On January 19, 2009, I posted my response:
I concur completely with your comments even if they are, as you note, an essay toward a more thorough analysis of Toscano's work. You have identified what I too find compelling and troubling, the reduction and ad absurdum logic of the "voice" to a collective--that is, the way the collective turns out, in its more vulnerable moments, to "be" an assemblage of disembodied voices. Yet, and this is the radical nature of his work, that dynamic (which is not a dialectic) is also the promise of another future, a trans-nationalism at the edges, if not outside, of the consumerist/globalizing markers of identity--and "identity politics" is far too reductionist (and parochial)--with which, in which, we find ourselves, so to speak...
***
I am writing this, today, on January 18, 2010. I did not intend to mark this work with the X of an anniversary, much less the MLK of a national holiday. Yet here I am, one year after my initial post on CPT. In what sense did my body know, if it knew, that it had been a year, a full revolution around the sun, even if the difference between dates, one number, is the index of history as a constructivist science, a lag, belated date only in relation to a day—one revolution around its own center—called Monday? And what does this body, which is not the same body about which I wrote a few words above, have to do with the X of an anniversary, the MLK of a national holiday? Would it be brash to call these days and dates, the delay that throws them out of line with one another, one or the other always late in relation to one another, CPT? Can this delay be drawn as an ellipsis, as an absence, as the relationship between a stamp pad and stamped impression, between a stage and a stomp?

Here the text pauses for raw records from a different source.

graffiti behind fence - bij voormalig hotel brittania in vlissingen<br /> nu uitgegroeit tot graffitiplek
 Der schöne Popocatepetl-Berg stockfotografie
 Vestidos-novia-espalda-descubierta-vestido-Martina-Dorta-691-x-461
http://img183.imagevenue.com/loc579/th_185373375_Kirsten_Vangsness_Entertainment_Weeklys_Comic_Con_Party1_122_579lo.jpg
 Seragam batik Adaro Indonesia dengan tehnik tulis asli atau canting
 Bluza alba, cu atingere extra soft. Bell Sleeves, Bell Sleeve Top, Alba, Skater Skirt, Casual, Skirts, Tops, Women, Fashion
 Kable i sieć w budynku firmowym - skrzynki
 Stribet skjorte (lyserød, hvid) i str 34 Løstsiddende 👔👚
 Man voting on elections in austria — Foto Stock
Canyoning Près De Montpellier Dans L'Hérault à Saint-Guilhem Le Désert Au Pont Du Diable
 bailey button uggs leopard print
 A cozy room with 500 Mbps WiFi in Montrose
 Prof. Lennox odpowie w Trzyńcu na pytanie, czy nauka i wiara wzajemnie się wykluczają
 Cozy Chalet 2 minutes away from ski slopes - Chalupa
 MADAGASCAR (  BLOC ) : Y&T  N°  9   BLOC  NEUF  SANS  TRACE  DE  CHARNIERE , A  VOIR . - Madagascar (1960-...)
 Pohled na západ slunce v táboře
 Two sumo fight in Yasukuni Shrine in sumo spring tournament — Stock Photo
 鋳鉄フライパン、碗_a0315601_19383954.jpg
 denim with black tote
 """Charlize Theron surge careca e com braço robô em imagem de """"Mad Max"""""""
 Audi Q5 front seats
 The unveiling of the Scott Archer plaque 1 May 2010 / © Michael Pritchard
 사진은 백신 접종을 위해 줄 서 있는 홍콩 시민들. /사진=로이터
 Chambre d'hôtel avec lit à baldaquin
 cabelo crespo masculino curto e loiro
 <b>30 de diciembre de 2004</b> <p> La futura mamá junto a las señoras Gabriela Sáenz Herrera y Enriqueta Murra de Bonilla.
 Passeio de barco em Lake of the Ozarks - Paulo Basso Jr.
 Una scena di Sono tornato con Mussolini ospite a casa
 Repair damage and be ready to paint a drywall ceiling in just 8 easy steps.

(Rodrigo Toscano from Conditions of Poetic Production and Reception, part 1)
Now, along a Realist Theatre code-&-expectation grid that sequence “makes no sense” as to how the body-action narratively “syncs” with the speech-say action. But from the perspective of Poetics Theater, it’s altogether different. The body-action is a coordination (between two players) as through a series of stress points (the limits of two anatomies). And the speech can also be thought of as a coordination (of materiality of the signs) as through a series of ideological stress-points (Globalization giving birth and truncating incipient urbanist art forms). The “((fuck))” is where the two theatric designations would meet, but don’t. So action and speech are preserved (not pimped one onto the other), and what’s expended is the spectators striving to piece them together,"((fuck)).” So, they’re disynchronous as regards unified gesticulatory purpose, but bisynchronous as regards an elemental theatric moment, that is, a demonstration of players coupled by a spectatorship making critical discriminations of such a demonstration.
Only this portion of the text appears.